On a VM guest that is showing a high Processor\% Processor Time in Task Manager or perfmon, checking the VM Processor counters will give an accurate account of actual resource allocations the VM guest is receiving. If the Host processor speed in MHz is 3000 and the guest has 8 virtual CPUs allocated to it, then the maximum effective speed for the VM is 24000 MHz and the Effective VM Speed in MHz counter will reflect whether the VM is actually getting the resources from the host. Usually when this is the case, you will need to start looking at the host level information to diagnose the root cause of the issue further.

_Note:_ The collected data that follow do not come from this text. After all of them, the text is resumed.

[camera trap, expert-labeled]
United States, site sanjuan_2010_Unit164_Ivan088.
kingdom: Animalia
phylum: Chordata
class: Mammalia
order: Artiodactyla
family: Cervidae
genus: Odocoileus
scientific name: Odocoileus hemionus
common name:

But in a recent client engagement, this didn’t turn out to be the case.

The client VM in this case matched the configuration described above and had a maximum effective speed of 24000 MHz but the Effective VM Speed in MHz counter was only averaging around 6900 MHz with the VM Windows Percent Processor time pegged at nearly 100%. Looking just below the Effective VM Speed in MHz counter revealed the cause of the issue: the Limit in MHz was 7000, meaning that the VM had a configured cap of CPU usage at 7000MHz in ESX, so it was consistently being throttled by the hypervisor under load.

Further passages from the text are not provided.